Position reports: Winlink Express can send your GPS position as part of a check-in. Emergency management agencies monitoring Winlink traffic can see your location. In a search-and-rescue situation, sending a position report via Winlink can bring help to your location.
Winlink vs. Voice Radio for Emergencies
These serve different purposes and both have value.
Voice radio is better for: Real-time coordination, back-and-forth conversation, getting immediate help.
Winlink is better for: Formal records, welfare messages to non-radio family, sending position/status to emergency management, receiving messages when you're away from the radio, messages that need to survive being written down.
An operator using both — voice radio for real-time nets, Winlink for welfare traffic and formal messaging — has the most complete capability.
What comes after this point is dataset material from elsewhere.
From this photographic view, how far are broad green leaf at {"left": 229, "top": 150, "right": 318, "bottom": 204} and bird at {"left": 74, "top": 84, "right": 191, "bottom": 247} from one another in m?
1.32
The combination is what ARES and RACES operators are expected to maintain.
Sources
Frequently Asked Questions
Do I need special hardware for Winlink?
The simplest setup uses your existing HF or VHF radio connected to a computer via a sound card interface (SignaLink USB or similar, $110-130). The radio's audio output connects to the sound card interface; the interface connects to the computer USB port. Software (Winlink Express, free) handles the digital modes. The sound card interface handles the audio-to-digital conversion. No dedicated modem required for entry-level operation.
Can I send Winlink messages without an internet connection on my end?
Yes. This is the entire point of Winlink. Your radio connects to a Winlink gateway station — another amateur radio station connected to the internet. Your email is transmitted over radio to that gateway, which delivers it to the recipient's email address via the internet. You never touch the internet. The gateway does. Your end is purely radio.
How long does a Winlink email take to send?
A short email (under 1KB with no attachments) takes 30-120 seconds to transfer via VARA HF, depending on band conditions. Longer messages with attachments take proportionally longer. HF Winlink is not fast — it's measured in minutes, not seconds. For emergency welfare messages ('I'm safe, at location X, contact number Y'), the message size is small enough that transmission is quick.